肃西郡的匪患除的七七八八,只剩下些不成气候的零散山匪。肃西郡王宴请六皇子,觥筹交错间,他言谈里隐隐透出些期许。

肃西郡王提及,自家郡王妃有一个将要及笄的侄女。此女容貌甚佳,性格温柔小意,此前就听闻六皇子骁勇,想与殿下相见。

夏琰捏着酒杯,不疾不徐,说:“也好。阿河也尚未娶亲。”

肃西郡王一怔。

夏琰口中的“阿河”,是他的副将秦河。秦河比他年长一些,是当年他第一次出长安剿匪时嘉正帝指给他的人。

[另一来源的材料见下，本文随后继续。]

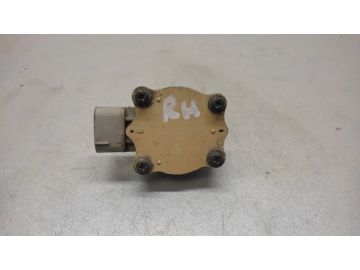 Датчик положения кузова прав. TOYOTA LAND CRUISER PRADO 120 02-09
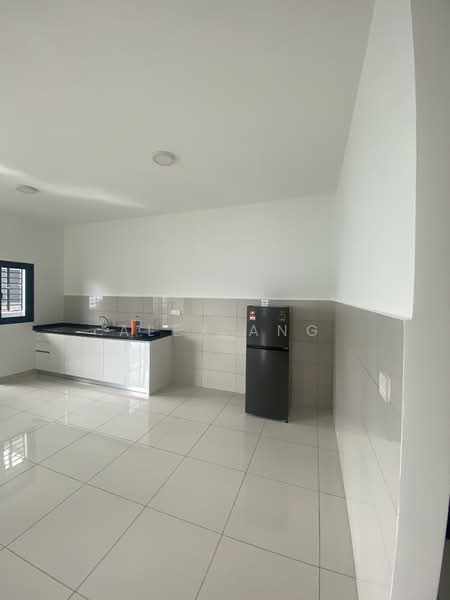 Condominium for Rent at The Havre Bukit Jalil - Alex Ang - Kitchen - PropertyGuru.com.my
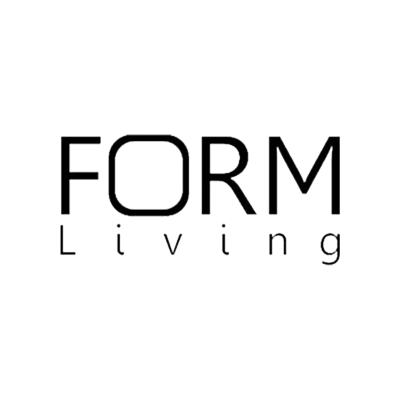 Form Living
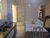 Casa, 2 quartos, 300 m² - Foto 4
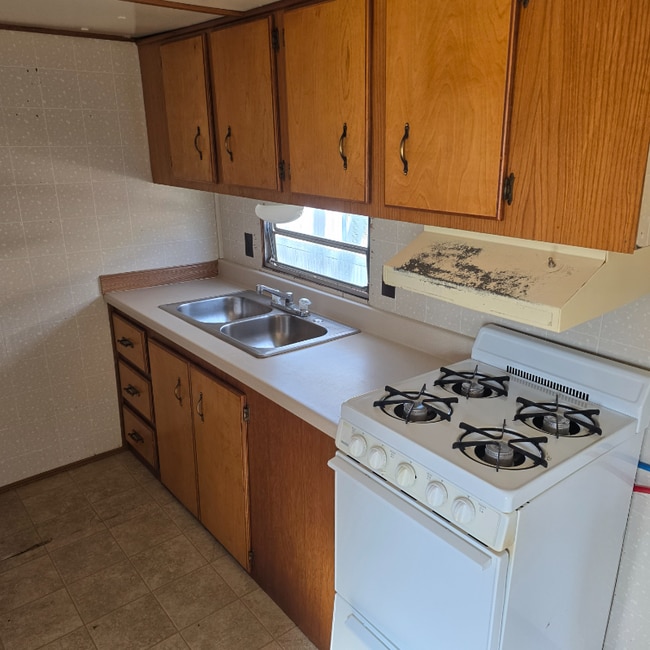 Photo - 1216 W Aztec Blvd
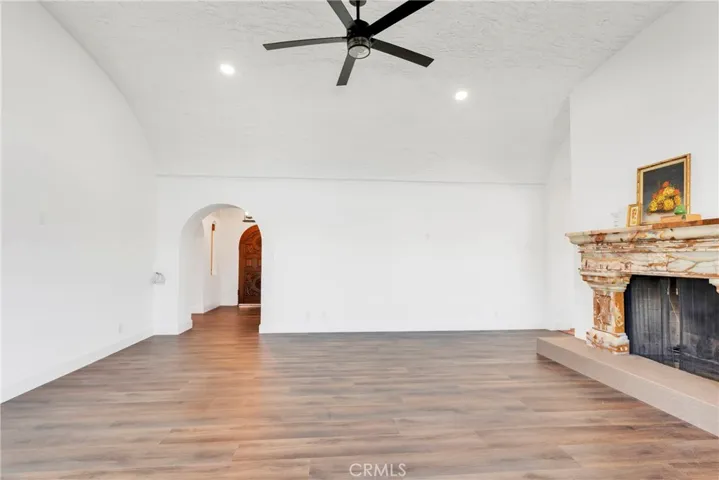 13598 Pyramid Drive, Victorville, California 92395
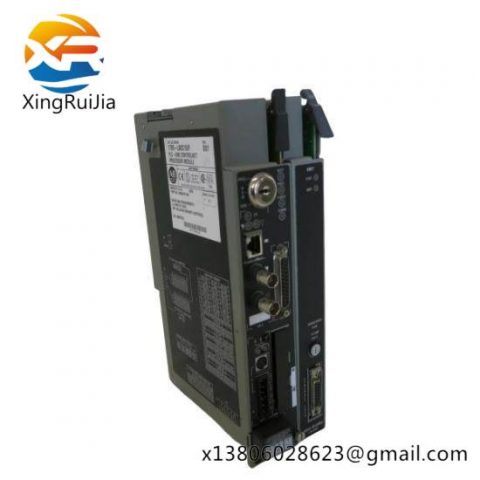 1785-L80C15 PLC-5/80C Controller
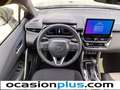 Toyota Corolla Cross Hybrid 2.0 Style Plus Negro - thumbnail 17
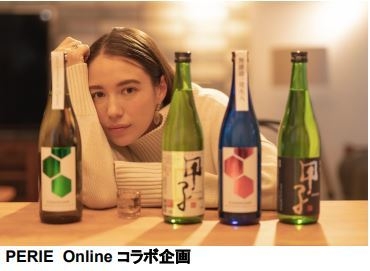 ペリエオンライン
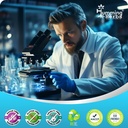 humming-herbs-berberine-supplement-8in1--81fPJHhCJEL.jpg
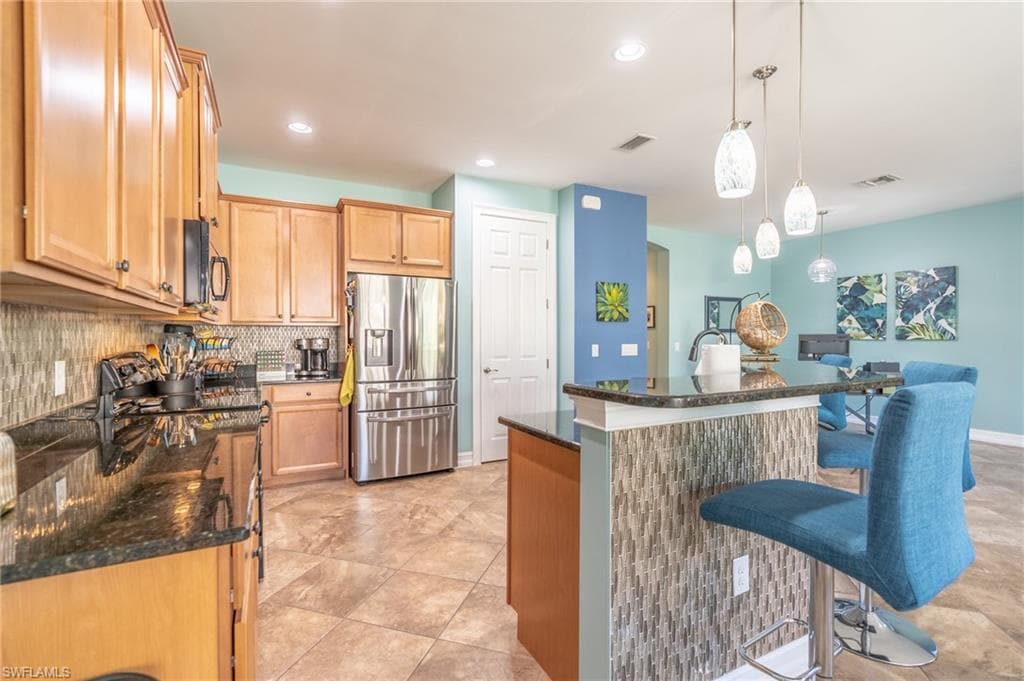 8534 Banyan Bay BLVD FORT MYERS, FL 33908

肃西郡王眸色深深,望向夏琰。他在长安也有探子,知道六皇子曾拒绝过许多塞给他的女人,倒是一天到晚与太子缠在一起——兄弟逆伦这种事于时人而言实在太大胆,郡王并未想到这处。他只是觉得奇怪。

作为郡王,他自然有门路,知道数年前先皇后病逝时,嘉正帝曾对太子说:“你母后也不希望你这样哀毁骨立。”太子大约就是在那时候被伤了根本。

但六皇子呢?

肃西郡王想了一圈,又想:“王妃那侄女,若是跟了六皇子,最多是个妾室。莫说六皇子日后能否上位,即便真上位了,封个嫔也就顶了天。”这会儿提出,只是一时之间没有更好的人选,又急于拉拢站队。

可惜他自己姓夏。

而秦河是夏琰的心腹,也算年轻有为。

肃西郡王笑一笑,吩咐旁侧婢女:“请表小姐来。”

吃完这一场宴,夏琰率军回长安。

归途中,他听闻燕国那边也派了来使。但夏琰仅仅听过,很快就抛在脑后。所有人都知道,两国日后定有一战,天下大势分久必合。他早就看上燕国丰饶的水土,想将那半边山河献给兄长。燕国来使如何,他并不在乎。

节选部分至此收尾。